**Material supplied:**
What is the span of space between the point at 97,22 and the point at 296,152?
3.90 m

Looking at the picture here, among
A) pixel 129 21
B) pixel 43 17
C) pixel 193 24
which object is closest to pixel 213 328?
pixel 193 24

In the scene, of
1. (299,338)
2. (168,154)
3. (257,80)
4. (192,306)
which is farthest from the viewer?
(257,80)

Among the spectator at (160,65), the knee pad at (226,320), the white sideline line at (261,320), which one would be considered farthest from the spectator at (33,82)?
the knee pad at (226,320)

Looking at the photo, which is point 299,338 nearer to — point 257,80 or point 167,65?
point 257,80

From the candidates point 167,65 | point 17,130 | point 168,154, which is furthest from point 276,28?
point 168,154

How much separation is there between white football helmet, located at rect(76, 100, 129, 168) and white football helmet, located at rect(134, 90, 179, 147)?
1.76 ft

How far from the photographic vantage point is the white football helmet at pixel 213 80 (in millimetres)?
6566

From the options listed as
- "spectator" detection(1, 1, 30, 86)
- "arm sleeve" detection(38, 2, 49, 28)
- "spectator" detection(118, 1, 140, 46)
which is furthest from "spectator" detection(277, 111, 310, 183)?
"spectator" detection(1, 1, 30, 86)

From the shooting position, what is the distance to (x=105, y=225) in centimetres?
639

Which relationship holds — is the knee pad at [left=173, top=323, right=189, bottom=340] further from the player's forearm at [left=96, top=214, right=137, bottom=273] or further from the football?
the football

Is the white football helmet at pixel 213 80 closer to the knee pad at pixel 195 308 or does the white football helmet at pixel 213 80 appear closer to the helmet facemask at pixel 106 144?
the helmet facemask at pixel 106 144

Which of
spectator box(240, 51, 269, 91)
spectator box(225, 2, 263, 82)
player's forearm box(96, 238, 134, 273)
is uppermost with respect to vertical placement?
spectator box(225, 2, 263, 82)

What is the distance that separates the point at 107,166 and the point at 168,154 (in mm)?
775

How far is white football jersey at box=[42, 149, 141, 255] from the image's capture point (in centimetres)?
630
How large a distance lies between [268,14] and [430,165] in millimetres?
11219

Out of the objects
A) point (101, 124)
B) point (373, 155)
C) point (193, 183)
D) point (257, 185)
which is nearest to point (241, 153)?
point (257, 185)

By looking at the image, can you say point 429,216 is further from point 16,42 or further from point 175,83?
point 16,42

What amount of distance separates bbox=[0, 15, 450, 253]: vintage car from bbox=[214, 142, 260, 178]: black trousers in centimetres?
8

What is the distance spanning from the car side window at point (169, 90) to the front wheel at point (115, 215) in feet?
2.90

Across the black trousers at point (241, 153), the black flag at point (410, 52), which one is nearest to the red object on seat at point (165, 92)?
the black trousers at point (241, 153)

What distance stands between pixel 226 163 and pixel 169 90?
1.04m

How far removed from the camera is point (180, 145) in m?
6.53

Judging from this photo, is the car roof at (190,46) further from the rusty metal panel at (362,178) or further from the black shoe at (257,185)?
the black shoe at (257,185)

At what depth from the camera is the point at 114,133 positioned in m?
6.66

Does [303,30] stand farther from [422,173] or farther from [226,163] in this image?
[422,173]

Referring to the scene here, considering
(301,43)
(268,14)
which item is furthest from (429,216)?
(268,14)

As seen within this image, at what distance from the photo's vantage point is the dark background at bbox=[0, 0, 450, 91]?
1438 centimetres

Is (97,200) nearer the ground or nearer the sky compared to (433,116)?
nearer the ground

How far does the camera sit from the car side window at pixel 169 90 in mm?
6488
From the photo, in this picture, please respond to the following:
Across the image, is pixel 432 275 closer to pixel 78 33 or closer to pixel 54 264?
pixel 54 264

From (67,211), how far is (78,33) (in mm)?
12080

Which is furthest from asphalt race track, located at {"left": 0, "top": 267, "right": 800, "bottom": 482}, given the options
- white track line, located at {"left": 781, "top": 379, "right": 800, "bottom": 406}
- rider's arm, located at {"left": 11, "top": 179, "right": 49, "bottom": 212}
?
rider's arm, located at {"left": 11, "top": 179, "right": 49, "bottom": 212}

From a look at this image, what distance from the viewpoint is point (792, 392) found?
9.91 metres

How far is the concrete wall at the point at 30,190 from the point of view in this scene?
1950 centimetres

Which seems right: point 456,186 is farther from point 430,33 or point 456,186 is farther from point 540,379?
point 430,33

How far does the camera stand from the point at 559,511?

**Goal:**
Reproduce verbatim the stretch of rows from the line containing "How far does the camera sit" through the final row above, including both ends.

**The solution:**
How far does the camera sit from the car side window at pixel 169 90 in mm?
6488
From the photo, in this picture, please respond to the following:
Across the image, is pixel 432 275 closer to pixel 78 33 or closer to pixel 54 264?
pixel 54 264

From (67,211), how far is (78,33) (in mm)?
12080

Which is furthest from asphalt race track, located at {"left": 0, "top": 267, "right": 800, "bottom": 482}, given the options
- white track line, located at {"left": 781, "top": 379, "right": 800, "bottom": 406}
- rider's arm, located at {"left": 11, "top": 179, "right": 49, "bottom": 212}
?
rider's arm, located at {"left": 11, "top": 179, "right": 49, "bottom": 212}

From a look at this image, what distance from the viewpoint is point (792, 392) found?
9.91 metres

How far is the concrete wall at the point at 30,190 from the point of view in this scene?
1950 centimetres

Which seems right: point 456,186 is farther from point 430,33 or point 456,186 is farther from point 540,379?
point 430,33

How far does the camera stand from the point at 559,511?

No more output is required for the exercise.